Lasting Freshness - Inner health, outer beauty

Cultivars differ in respect of their propensity to poor internal quality. This is related to a cultivar's tendency towards lush foliage growth, the development of only a few tubers per haulm, its susceptibility to soil-borne pathogens, leaf diseases and insect damage, its level of heat and drought tolerance, or the number of root hairs on the root tips. It is because of all these factors that certain cultivars tend to exhibit one or more characteristics of either poor or good internal quality.

Plant factors

1. The age and internal quality of seed potatoes determine the number of haulms that form, as well as the vigour of those haulms. Seed potatoes that are physiologically old, or which have a low Ca content, form branched sprouts with reduced vigour.
2. A low number of haulms per seed potato can result in only a few tubers forming per plant, which, under conditions of high N
and high temperature in particular, can bulk too quickly and lead to hollow heart. A low number of haulms per plant usually results when physiologically young seed potatoes are planted - a condition influenced by the conditions and period of storage.
3. Rapid tuber growth. When tubers bulk rapidly, cells under certain conditions can tear apart from one another, leaving cavities in the tuber (hollow heart). Balanced nutrition could help overcome this tissue breakdown.
4. Leaf surface. Sufficient assimilates must
be produced through photosynthesis before tubers will initiate. Foliage damage during tuber formation leads to fewer tubers forming per plant than normal. This can increase the growth rate of these few tubers at a later stage, when the foliage recovers. Given that transpiration and the associated absorption of water and Ca are limited during tuber formation (the critical stage for Ca absorption). it is evident that calcium-related internal defects are possible.
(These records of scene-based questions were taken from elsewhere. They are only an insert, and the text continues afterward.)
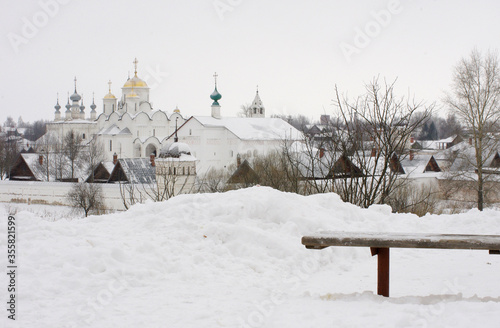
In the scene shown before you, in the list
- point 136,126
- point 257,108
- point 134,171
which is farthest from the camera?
point 257,108

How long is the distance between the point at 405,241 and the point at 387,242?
15 cm

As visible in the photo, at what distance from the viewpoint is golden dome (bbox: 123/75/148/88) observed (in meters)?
58.0

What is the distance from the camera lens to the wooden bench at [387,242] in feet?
14.5

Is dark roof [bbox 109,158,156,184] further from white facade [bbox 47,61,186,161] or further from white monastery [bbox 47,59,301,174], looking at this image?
white facade [bbox 47,61,186,161]

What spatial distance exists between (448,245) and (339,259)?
1.76m

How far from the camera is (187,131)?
2012 inches

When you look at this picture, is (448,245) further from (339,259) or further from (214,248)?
(214,248)

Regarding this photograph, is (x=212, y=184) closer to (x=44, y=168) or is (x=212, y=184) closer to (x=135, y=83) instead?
(x=44, y=168)

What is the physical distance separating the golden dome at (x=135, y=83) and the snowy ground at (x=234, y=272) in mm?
52414

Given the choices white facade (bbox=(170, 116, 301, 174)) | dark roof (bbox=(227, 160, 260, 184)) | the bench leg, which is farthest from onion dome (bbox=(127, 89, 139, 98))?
the bench leg

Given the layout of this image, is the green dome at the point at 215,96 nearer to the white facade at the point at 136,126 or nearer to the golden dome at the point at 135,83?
the white facade at the point at 136,126

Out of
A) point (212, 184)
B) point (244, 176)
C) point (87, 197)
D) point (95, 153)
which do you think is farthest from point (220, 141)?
point (212, 184)

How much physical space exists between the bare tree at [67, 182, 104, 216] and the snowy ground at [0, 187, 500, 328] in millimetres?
26388

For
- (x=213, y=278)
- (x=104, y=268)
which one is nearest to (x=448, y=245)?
(x=213, y=278)
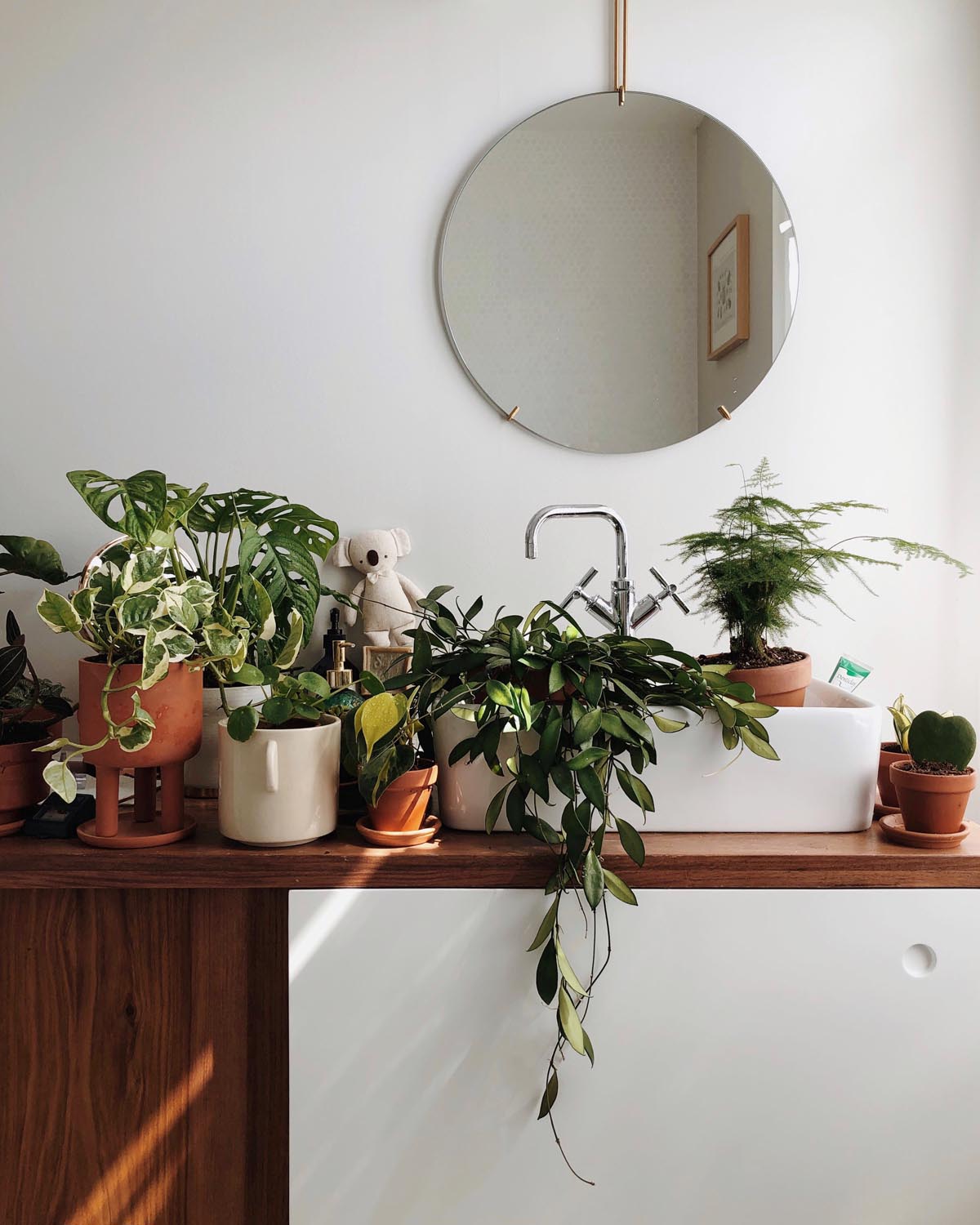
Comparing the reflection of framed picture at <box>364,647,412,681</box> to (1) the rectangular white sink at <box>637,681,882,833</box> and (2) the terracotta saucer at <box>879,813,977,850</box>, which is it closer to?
(1) the rectangular white sink at <box>637,681,882,833</box>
Foliage can be damaged by wind, hail, frost, leaf diseases and chewing insects.

Overly lush foliage, on the other hand, will lead to significant moisture loss, while the transpiration stream will channel Ca to the leaves instead of the tubers. Lush foliage could be the result of over-fertilisation, high levels of organic material in the soil, or a nutrient imbalance in the soil.
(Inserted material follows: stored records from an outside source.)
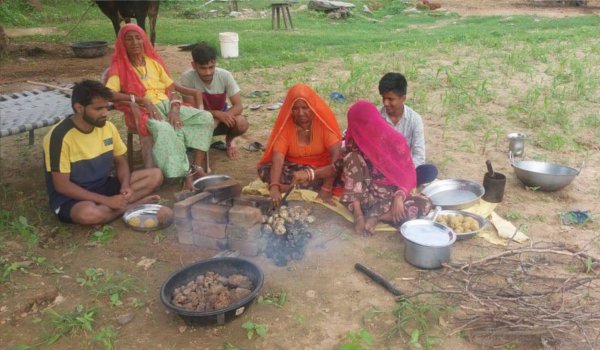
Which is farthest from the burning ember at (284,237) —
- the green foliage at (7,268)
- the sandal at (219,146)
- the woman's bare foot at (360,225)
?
the sandal at (219,146)

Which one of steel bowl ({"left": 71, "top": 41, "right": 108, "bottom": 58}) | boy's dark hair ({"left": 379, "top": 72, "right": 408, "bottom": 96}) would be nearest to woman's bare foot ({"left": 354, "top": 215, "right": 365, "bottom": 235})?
boy's dark hair ({"left": 379, "top": 72, "right": 408, "bottom": 96})

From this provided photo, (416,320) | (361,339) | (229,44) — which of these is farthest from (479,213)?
(229,44)

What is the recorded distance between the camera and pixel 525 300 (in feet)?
8.26

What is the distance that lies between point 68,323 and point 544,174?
3642mm

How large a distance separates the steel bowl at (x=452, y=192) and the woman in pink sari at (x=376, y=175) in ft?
1.39

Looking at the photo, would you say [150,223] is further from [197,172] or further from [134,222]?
[197,172]

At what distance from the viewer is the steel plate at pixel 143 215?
3.64 m

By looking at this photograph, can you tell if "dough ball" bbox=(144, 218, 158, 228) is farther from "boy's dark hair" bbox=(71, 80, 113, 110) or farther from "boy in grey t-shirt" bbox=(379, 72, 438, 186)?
"boy in grey t-shirt" bbox=(379, 72, 438, 186)

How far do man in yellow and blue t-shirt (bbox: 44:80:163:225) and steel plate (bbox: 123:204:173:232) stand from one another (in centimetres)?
7

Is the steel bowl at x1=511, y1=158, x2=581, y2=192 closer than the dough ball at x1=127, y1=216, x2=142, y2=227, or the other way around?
the dough ball at x1=127, y1=216, x2=142, y2=227

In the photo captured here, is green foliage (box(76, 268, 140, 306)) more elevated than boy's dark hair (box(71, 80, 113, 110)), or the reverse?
boy's dark hair (box(71, 80, 113, 110))

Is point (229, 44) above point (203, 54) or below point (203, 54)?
below

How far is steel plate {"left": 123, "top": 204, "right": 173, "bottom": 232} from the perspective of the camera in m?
3.64

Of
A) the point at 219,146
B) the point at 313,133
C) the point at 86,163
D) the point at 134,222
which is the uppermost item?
the point at 313,133
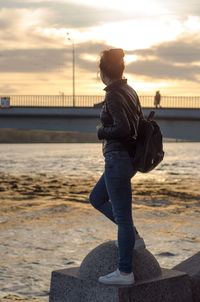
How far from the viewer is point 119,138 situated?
501 cm

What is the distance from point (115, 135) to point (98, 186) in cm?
65

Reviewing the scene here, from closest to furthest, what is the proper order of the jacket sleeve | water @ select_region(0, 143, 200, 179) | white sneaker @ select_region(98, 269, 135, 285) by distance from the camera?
the jacket sleeve < white sneaker @ select_region(98, 269, 135, 285) < water @ select_region(0, 143, 200, 179)

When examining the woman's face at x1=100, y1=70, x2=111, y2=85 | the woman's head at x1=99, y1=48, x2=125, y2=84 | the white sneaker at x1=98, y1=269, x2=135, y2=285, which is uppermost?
the woman's head at x1=99, y1=48, x2=125, y2=84

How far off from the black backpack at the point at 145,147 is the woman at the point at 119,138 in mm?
39

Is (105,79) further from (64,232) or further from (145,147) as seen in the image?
(64,232)

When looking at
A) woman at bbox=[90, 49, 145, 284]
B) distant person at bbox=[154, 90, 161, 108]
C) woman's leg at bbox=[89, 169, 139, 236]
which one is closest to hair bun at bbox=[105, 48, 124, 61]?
woman at bbox=[90, 49, 145, 284]

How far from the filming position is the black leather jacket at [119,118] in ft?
16.3

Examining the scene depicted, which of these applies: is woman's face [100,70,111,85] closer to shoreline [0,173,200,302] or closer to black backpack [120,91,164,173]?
black backpack [120,91,164,173]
5. Number of root hairs. Ca is absorbed through the unthicken-ed cell walls of the root hairs. Root hairs are delicate extensions of the epidermal cells on the tips of the roots. When the soil dries out, so too do the root hairs and they subsequently die. Once moisture conditions have been restored, it takes approximately four days before new root hairs are formed. Relative to other crops, potatoes form few root hairs and this is a cultivar related characteristic. It is therefore important that soil moisture does not drop too low, especially during tuber formation.

Interaction with climate

6. Excess transport of water to the foliage can result from a high rate of transpiration due to high temperature (>25°C). low air moisture
(<60% RH), and/or windy conditions. The rate of transpiration is especially high when the latter factors prevail simultaneously. This condition is aggravated when a low K content in leaves hinders the stomata from closing properly and thus preventing moisture loss.
7. Low transpiration rate. Where there are high levels of moisture in the air (>90% RH) and low temperatures (<15°C). transpiration from the leaves occurs slowly, particularly where these two conditions occur simultaneously. The transpiration stream is consequently weak, with poor absorption of water and nutrients, including Ca. Under these conditions, the absorption of Ca through the stolon roots is too slow to ensure sufficient Ca in the tuber tissue.
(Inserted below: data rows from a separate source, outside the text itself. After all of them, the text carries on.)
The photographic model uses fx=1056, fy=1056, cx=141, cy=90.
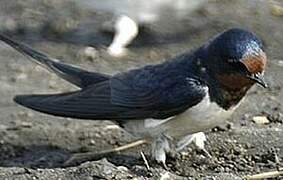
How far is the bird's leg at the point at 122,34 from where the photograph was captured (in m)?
5.90

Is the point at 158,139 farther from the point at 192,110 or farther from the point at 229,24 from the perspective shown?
the point at 229,24

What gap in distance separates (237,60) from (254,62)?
8 centimetres

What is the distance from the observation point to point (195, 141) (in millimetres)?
4559

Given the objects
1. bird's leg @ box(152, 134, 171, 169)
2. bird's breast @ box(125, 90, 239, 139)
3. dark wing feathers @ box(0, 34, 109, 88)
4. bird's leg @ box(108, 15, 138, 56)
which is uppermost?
bird's leg @ box(108, 15, 138, 56)

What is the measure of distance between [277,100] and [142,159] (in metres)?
1.06

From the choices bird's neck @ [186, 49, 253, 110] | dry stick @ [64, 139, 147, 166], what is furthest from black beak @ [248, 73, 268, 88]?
dry stick @ [64, 139, 147, 166]

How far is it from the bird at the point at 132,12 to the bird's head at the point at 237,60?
174cm

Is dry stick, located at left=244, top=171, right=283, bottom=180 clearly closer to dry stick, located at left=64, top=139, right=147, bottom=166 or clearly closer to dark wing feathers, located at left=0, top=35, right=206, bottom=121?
dark wing feathers, located at left=0, top=35, right=206, bottom=121

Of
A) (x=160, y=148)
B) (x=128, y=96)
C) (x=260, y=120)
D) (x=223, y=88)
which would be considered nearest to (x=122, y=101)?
(x=128, y=96)

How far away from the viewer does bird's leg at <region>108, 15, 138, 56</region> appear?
5.90m

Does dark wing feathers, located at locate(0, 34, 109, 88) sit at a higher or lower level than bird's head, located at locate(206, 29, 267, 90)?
higher

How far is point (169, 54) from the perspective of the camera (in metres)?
5.86

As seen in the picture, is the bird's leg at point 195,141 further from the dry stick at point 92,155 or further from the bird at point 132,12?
the bird at point 132,12

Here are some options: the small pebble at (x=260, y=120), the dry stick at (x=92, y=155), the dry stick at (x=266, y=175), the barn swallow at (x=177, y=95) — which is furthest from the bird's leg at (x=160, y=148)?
the small pebble at (x=260, y=120)
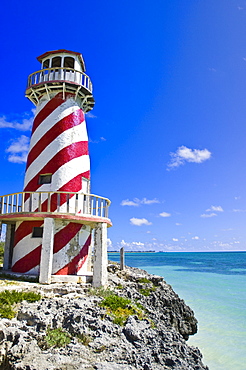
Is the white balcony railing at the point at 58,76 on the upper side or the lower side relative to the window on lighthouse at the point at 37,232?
upper

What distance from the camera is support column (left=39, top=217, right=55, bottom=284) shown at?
11.5 metres

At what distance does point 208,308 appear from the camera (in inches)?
816

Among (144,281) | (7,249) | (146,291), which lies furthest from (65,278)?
(7,249)

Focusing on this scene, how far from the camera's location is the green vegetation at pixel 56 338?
23.5ft

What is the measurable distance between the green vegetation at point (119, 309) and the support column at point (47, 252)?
110 inches

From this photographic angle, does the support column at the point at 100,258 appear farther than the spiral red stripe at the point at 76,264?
No

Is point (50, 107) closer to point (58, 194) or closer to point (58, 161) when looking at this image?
point (58, 161)

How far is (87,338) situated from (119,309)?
6.73 feet

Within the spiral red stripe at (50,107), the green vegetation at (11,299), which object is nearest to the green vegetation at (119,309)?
the green vegetation at (11,299)

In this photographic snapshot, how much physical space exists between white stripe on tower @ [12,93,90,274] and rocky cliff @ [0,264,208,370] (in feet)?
9.17

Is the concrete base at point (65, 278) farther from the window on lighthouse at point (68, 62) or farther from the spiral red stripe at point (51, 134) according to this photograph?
the window on lighthouse at point (68, 62)

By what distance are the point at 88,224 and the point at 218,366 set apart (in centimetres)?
767

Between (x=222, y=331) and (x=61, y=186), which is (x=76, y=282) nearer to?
(x=61, y=186)

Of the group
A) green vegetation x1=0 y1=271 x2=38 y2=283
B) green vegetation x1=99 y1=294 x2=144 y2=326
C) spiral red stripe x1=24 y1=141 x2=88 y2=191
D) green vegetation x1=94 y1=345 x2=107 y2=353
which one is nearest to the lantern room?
spiral red stripe x1=24 y1=141 x2=88 y2=191
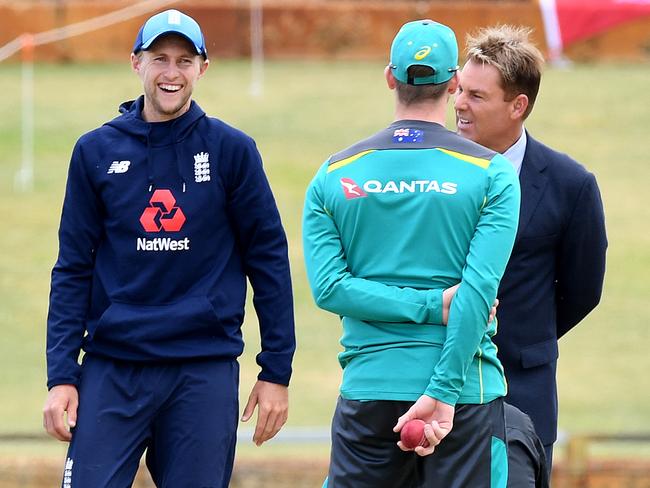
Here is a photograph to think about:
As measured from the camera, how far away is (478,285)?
3.89 metres

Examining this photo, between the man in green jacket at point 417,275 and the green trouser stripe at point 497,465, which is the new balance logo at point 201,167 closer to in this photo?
the man in green jacket at point 417,275

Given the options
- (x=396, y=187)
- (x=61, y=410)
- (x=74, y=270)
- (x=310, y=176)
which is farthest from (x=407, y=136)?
(x=310, y=176)

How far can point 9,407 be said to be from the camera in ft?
38.5

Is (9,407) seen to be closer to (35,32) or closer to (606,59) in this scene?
(35,32)

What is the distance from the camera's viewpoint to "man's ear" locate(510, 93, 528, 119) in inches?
183

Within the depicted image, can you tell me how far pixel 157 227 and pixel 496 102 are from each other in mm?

Interaction with soil conditions

8. Conditions in the soil environment, such as high (>25°C) or low (<10°C) soil temperature, availability of oxygen, soil moisture and salt quality of the soil, have an effect on the growth rate of tubers, the absorption of Ca, the functioning of the roots, and the withdrawal of water and nutrients from the tubers. 

9. Soil conditions, such as waterlogging and crust 14. formation, lower the 02 concentration in the soil, leading to poor root function. Every effort must therefore be made to prevent ploughsole formation, soil compaction, over-irrigation and poor drainage. Poor root function inhibits the absorption of nutrients, especially calcium, which is absorbed only through the young root
tips. 

10. Soil-borne diseases and pests are responsible for causing physical damage to roots, which has an impact on roots function. The presence and functioning of pathogens and pests, such as nematodes, can also be affected by soil health. In general, it can be said that conditions that negatively affect root function can lead to stress in the roots, which lowers their resistance to infection. Healthy and balanced populations of soil microbes surrounding the roots, on the other hand, not only create an unfavourable environment for such pathogens, but are also responsible for providing the nutrients to be absorbed by the roots. 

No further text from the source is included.